_Exercise brief_. Print every line of the listing below word for word, with nothing changed.

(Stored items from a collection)
__________
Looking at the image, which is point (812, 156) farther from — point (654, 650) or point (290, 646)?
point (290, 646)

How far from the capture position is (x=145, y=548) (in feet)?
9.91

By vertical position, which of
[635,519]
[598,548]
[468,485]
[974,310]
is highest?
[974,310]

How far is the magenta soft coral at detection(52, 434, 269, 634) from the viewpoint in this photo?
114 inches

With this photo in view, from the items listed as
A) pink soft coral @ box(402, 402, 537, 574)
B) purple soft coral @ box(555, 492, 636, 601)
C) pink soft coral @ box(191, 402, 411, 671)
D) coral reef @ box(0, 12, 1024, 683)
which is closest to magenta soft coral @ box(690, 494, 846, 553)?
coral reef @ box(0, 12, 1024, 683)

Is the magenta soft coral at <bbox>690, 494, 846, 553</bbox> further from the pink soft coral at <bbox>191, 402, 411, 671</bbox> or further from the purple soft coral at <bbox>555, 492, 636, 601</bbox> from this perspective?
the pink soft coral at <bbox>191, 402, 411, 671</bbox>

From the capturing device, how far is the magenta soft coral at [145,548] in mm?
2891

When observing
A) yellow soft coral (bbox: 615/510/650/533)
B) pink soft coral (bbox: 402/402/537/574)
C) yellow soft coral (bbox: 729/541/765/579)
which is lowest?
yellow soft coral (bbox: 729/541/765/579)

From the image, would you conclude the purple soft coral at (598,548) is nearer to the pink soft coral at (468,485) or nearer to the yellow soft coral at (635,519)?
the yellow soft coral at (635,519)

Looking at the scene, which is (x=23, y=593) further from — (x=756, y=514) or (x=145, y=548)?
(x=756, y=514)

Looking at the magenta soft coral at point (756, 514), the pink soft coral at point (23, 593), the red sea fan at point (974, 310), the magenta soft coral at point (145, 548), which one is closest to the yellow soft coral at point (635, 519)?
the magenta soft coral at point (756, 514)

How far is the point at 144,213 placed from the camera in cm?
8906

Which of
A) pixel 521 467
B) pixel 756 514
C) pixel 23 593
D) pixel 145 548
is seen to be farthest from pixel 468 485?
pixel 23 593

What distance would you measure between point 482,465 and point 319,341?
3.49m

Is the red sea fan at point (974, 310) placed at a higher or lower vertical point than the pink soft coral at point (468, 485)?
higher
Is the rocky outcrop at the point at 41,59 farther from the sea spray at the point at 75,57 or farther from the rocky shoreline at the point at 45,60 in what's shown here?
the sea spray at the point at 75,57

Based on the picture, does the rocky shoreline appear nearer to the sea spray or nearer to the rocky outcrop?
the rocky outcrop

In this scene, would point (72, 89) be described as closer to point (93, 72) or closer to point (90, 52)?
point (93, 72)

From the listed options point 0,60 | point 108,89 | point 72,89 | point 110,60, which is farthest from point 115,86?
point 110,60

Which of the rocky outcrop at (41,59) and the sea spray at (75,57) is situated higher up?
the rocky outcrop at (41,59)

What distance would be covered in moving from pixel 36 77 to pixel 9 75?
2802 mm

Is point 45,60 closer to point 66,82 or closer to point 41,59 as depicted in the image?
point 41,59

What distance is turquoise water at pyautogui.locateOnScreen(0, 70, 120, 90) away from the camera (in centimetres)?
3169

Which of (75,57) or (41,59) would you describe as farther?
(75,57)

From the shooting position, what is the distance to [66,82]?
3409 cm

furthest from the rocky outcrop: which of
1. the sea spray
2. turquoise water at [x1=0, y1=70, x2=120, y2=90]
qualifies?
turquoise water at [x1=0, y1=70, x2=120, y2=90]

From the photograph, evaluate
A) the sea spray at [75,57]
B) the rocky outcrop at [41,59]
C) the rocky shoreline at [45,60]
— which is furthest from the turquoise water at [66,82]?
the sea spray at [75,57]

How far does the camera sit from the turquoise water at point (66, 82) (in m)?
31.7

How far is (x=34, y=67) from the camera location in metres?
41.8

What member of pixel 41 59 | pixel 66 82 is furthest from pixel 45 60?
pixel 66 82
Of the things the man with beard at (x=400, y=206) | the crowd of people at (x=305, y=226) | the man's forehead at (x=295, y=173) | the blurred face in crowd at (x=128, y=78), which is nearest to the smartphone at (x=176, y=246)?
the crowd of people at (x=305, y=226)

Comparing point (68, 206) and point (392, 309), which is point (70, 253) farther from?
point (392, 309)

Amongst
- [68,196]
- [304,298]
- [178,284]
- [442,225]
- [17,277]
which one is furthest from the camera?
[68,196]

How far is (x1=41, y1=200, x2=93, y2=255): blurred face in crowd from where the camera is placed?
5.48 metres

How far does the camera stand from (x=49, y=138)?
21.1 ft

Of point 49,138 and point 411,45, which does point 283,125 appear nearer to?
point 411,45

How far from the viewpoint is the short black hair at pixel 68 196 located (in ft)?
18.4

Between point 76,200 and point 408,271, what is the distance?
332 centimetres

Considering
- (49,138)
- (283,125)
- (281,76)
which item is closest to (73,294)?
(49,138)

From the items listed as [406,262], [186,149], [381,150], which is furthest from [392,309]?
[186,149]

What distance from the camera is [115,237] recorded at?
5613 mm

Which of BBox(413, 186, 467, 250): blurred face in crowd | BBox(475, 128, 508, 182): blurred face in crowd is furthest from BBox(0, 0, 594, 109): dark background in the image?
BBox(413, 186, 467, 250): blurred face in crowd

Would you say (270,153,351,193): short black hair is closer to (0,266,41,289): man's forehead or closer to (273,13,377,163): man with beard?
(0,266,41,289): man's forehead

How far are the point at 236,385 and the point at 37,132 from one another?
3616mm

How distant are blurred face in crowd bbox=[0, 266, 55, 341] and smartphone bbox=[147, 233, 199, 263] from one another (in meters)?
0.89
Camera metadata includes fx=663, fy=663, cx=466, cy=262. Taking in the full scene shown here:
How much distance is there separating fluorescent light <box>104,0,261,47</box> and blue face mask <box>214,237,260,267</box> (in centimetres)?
__________
_Full response_.
Looking at the image, which is point (812, 156) farther from — point (654, 650) or point (290, 646)?
point (290, 646)

How far from the capture position is (x=145, y=548) (in feet)?
9.91

By vertical position, which of
[635,519]
[598,548]
[468,485]
[974,310]
is highest?
[974,310]

How far is the magenta soft coral at detection(52, 434, 269, 634) from the viewpoint in this photo?
114 inches

With this photo in view, from the items listed as
A) pink soft coral @ box(402, 402, 537, 574)
B) purple soft coral @ box(555, 492, 636, 601)
C) pink soft coral @ box(191, 402, 411, 671)
D) coral reef @ box(0, 12, 1024, 683)
which is closest to magenta soft coral @ box(690, 494, 846, 553)?
coral reef @ box(0, 12, 1024, 683)

Is the magenta soft coral at <bbox>690, 494, 846, 553</bbox> further from the pink soft coral at <bbox>191, 402, 411, 671</bbox> or further from the purple soft coral at <bbox>555, 492, 636, 601</bbox> from this perspective?
the pink soft coral at <bbox>191, 402, 411, 671</bbox>

From the capturing device, how far is the magenta soft coral at [145,548] in mm?
2891

When observing
A) yellow soft coral (bbox: 615/510/650/533)
B) pink soft coral (bbox: 402/402/537/574)
C) yellow soft coral (bbox: 729/541/765/579)
which is lowest?
yellow soft coral (bbox: 729/541/765/579)

From the image, would you conclude the purple soft coral at (598,548) is nearer to the pink soft coral at (468,485) or nearer to the yellow soft coral at (635,519)?
the yellow soft coral at (635,519)

Looking at the scene, which is (x=23, y=593) further from — (x=756, y=514) or (x=145, y=548)?
(x=756, y=514)

Looking at the magenta soft coral at point (756, 514), the pink soft coral at point (23, 593), the red sea fan at point (974, 310), the magenta soft coral at point (145, 548), which one is closest to the yellow soft coral at point (635, 519)?
the magenta soft coral at point (756, 514)

How far is the point at 144,213 placed from the camera in cm?
8906

Which of
A) pixel 521 467
B) pixel 756 514
C) pixel 23 593
D) pixel 145 548
is seen to be farthest from pixel 468 485?
pixel 23 593

What distance would you measure between point 482,465 and point 319,341?
3.49m

Is the red sea fan at point (974, 310) placed at a higher or lower vertical point than the pink soft coral at point (468, 485)?
higher
Is the rocky outcrop at the point at 41,59 farther from the sea spray at the point at 75,57 or farther from the rocky shoreline at the point at 45,60 in what's shown here?
the sea spray at the point at 75,57

Based on the picture, does the rocky shoreline appear nearer to the sea spray or nearer to the rocky outcrop?
the rocky outcrop

In this scene, would point (72, 89) be described as closer to point (93, 72) or closer to point (90, 52)?
point (93, 72)

From the listed options point 0,60 | point 108,89 | point 72,89 | point 110,60, which is farthest from point 115,86?
point 110,60

Which of the rocky outcrop at (41,59) and the sea spray at (75,57) is situated higher up?
the rocky outcrop at (41,59)

What distance would be covered in moving from pixel 36 77 to pixel 9 75?
2802 mm

Is point 45,60 closer to point 66,82 or closer to point 41,59 as depicted in the image?
point 41,59

What distance is turquoise water at pyautogui.locateOnScreen(0, 70, 120, 90) away from the camera (in centimetres)?
3169

Which of (75,57) or (41,59) would you describe as farther?
(75,57)

From the shooting position, what is the distance to [66,82]?
3409 cm

furthest from the rocky outcrop: which of
1. the sea spray
2. turquoise water at [x1=0, y1=70, x2=120, y2=90]
qualifies?
turquoise water at [x1=0, y1=70, x2=120, y2=90]

From the photograph, evaluate
A) the sea spray at [75,57]
B) the rocky outcrop at [41,59]
C) the rocky shoreline at [45,60]
— which is furthest from the turquoise water at [66,82]?
the sea spray at [75,57]

How far does the camera sit from the turquoise water at point (66, 82) (in m)?
31.7

How far is (x=34, y=67) from the camera location in metres?
41.8

What member of pixel 41 59 | pixel 66 82 is furthest from pixel 45 60?
pixel 66 82
Of the things the man with beard at (x=400, y=206) | the crowd of people at (x=305, y=226) | the man's forehead at (x=295, y=173) | the blurred face in crowd at (x=128, y=78), which is nearest to the smartphone at (x=176, y=246)?
the crowd of people at (x=305, y=226)

Comparing point (68, 206) and point (392, 309), which is point (70, 253) farther from?
point (392, 309)

Amongst
- [68,196]
- [304,298]
- [178,284]
- [442,225]
- [17,277]
which one is furthest from the camera?
[68,196]

How far is (x1=41, y1=200, x2=93, y2=255): blurred face in crowd from where the camera is placed?
5.48 metres

How far does the camera stand from (x=49, y=138)?
21.1 ft

Of point 49,138 and point 411,45, which does point 283,125 appear nearer to?
point 411,45

How far from the viewpoint is the short black hair at pixel 68 196 located (in ft)?
18.4

Between point 76,200 and point 408,271, what is the distance?
332 centimetres

Considering
- (49,138)
- (283,125)
- (281,76)
which item is closest to (73,294)?
(49,138)

From the items listed as [406,262], [186,149], [381,150], which is furthest from [392,309]?
[186,149]

What distance from the camera is [115,237] recorded at?
5613 mm

Which of BBox(413, 186, 467, 250): blurred face in crowd | BBox(475, 128, 508, 182): blurred face in crowd is furthest from BBox(0, 0, 594, 109): dark background in the image?
BBox(413, 186, 467, 250): blurred face in crowd

Would you say (270,153,351,193): short black hair is closer to (0,266,41,289): man's forehead or closer to (273,13,377,163): man with beard?
(0,266,41,289): man's forehead

How far are the point at 236,385 and the point at 37,132 from one another?
3616mm

How distant are blurred face in crowd bbox=[0, 266, 55, 341] and smartphone bbox=[147, 233, 199, 263] from one another (in meters)?
0.89
Camera metadata includes fx=663, fy=663, cx=466, cy=262. Taking in the full scene shown here:
How much distance is there separating fluorescent light <box>104,0,261,47</box> and blue face mask <box>214,237,260,267</box> (in centimetres)?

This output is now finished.